According to CNBC, major retailers have closed more than 4,800 stores through March of this year. That’s compared to just over 5,500 through all of 2018, which was down more than 30 percent from a record 8,139 closures announced in 2017.
Yet, for all the hype behind online retail and the anecdotal evidence against physical retail, the data still indicates that brick-and-mortar hasn’t given up the ghost just yet—nor is it likely to do so soon. Over 90 percent of retail transactions were made in a physical location last year, and more than 80 percent of sales are expected to still be made in-store by 2025. That reality, many experts caution, recasts the outlook.
“The so-called ‘retail apocalypse’ is not ubiquitous. It does not apply uniformly to all retailers, nor to all types of retail, nor to all geographic markets,” Jim Dillavou of Paragon Commercial Group says. “Indeed, the retail that is dying is the retail that should die. E-commerce is actually doing something important and healthy for retail: it is forcing investment, improvement and innovation in a marketplace that has not changed in decades.”
What about the dip in leases along luxury corridors in places like Manhattan? As Gene Spiegelman, vice chairman and principal at Ripco Real Estate, tells Real Estate Weekly, it is more of a sea change than an emptying river.
“Disruption of the traditional retail model exacerbated a real estate market that was already overheating.
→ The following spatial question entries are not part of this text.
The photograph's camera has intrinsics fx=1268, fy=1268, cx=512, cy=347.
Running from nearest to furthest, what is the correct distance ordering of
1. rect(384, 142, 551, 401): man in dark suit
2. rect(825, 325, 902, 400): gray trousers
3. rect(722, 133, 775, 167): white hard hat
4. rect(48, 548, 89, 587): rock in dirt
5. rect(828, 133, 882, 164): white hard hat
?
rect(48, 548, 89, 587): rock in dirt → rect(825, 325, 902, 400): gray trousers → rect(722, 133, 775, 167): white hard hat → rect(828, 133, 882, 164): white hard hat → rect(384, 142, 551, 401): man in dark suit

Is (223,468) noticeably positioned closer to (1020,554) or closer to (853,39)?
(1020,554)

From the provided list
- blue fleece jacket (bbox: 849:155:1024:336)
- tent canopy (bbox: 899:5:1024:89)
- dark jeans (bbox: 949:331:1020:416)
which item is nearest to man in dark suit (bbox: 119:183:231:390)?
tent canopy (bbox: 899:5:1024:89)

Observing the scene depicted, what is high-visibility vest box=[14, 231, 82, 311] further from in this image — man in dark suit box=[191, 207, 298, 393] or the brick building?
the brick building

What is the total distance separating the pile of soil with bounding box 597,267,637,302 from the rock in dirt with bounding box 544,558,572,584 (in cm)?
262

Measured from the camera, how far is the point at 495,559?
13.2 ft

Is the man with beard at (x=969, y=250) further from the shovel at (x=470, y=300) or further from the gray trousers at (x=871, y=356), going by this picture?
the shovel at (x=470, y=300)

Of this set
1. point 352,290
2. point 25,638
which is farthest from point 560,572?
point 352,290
Not unlike other financial bubbles, the micro-bubble of high-value urban retail real estate burst by the end of 2016,” Spiegelman says.
He points to the spate of luxury brands migrating to Hudson Yards, the new mixed-use development on the far west side of Manhattan, which is also the most expensive real-estate development in U.S. history. The development has attracted a bevy of luxury names, including Balenciaga, Hermès, Cartier and Dior. Flexible lease options have also drawn in e-commerce brands like Mack Weldon and LovePop to test run brick-and-mortar operations.
The health of physical retail depends largely on who you ask. The reality is probably somewhere in the middle. Brands that have failed to create a strong digital presence have suffered the consequences and forfeited their market share to savvier newcomers. At the same time, online behemoths including Apple and Amazon are investing heavily in retail locations.
What’s clear for retail in an otherwise murky market outlook is this: Successful businesses need both a strong online capacity, an extraordinary experience for customers in-store and the ability to evolve with consumer preferences.